___ Task data ___

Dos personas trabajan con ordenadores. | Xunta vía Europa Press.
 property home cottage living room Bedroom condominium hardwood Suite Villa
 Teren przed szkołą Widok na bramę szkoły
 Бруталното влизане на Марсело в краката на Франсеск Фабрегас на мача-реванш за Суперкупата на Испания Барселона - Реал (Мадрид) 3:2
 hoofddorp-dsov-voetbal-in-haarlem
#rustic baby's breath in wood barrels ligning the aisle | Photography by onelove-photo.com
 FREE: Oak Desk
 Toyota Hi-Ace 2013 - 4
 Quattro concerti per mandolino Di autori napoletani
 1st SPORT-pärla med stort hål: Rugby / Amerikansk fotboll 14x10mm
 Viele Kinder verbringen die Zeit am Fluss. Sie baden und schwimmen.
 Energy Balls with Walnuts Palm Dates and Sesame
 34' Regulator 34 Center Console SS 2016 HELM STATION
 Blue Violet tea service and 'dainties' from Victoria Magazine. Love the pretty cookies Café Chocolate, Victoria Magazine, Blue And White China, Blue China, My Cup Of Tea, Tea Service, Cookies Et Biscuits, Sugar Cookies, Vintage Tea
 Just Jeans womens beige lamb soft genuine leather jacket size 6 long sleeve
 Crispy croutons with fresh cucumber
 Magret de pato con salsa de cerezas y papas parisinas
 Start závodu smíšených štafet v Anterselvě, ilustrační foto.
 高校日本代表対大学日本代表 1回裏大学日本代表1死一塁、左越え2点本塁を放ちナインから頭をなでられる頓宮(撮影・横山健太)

___

* [What you will do]: Please give the listing above one more time, exactly as it reads.

* [Answer area]:
Dos personas trabajan con ordenadores. | Xunta vía Europa Press.
 property home cottage living room Bedroom condominium hardwood Suite Villa
 Teren przed szkołą Widok na bramę szkoły
 Бруталното влизане на Марсело в краката на Франсеск Фабрегас на мача-реванш за Суперкупата на Испания Барселона - Реал (Мадрид) 3:2
 hoofddorp-dsov-voetbal-in-haarlem
#rustic baby's breath in wood barrels ligning the aisle | Photography by onelove-photo.com
 FREE: Oak Desk
 Toyota Hi-Ace 2013 - 4
 Quattro concerti per mandolino Di autori napoletani
 1st SPORT-pärla med stort hål: Rugby / Amerikansk fotboll 14x10mm
 Viele Kinder verbringen die Zeit am Fluss. Sie baden und schwimmen.
 Energy Balls with Walnuts Palm Dates and Sesame
 34' Regulator 34 Center Console SS 2016 HELM STATION
 Blue Violet tea service and 'dainties' from Victoria Magazine. Love the pretty cookies Café Chocolate, Victoria Magazine, Blue And White China, Blue China, My Cup Of Tea, Tea Service, Cookies Et Biscuits, Sugar Cookies, Vintage Tea
 Just Jeans womens beige lamb soft genuine leather jacket size 6 long sleeve
 Crispy croutons with fresh cucumber
 Magret de pato con salsa de cerezas y papas parisinas
 Start závodu smíšených štafet v Anterselvě, ilustrační foto.
 高校日本代表対大学日本代表 1回裏大学日本代表1死一塁、左越え2点本塁を放ちナインから頭をなでられる頓宮(撮影・横山健太)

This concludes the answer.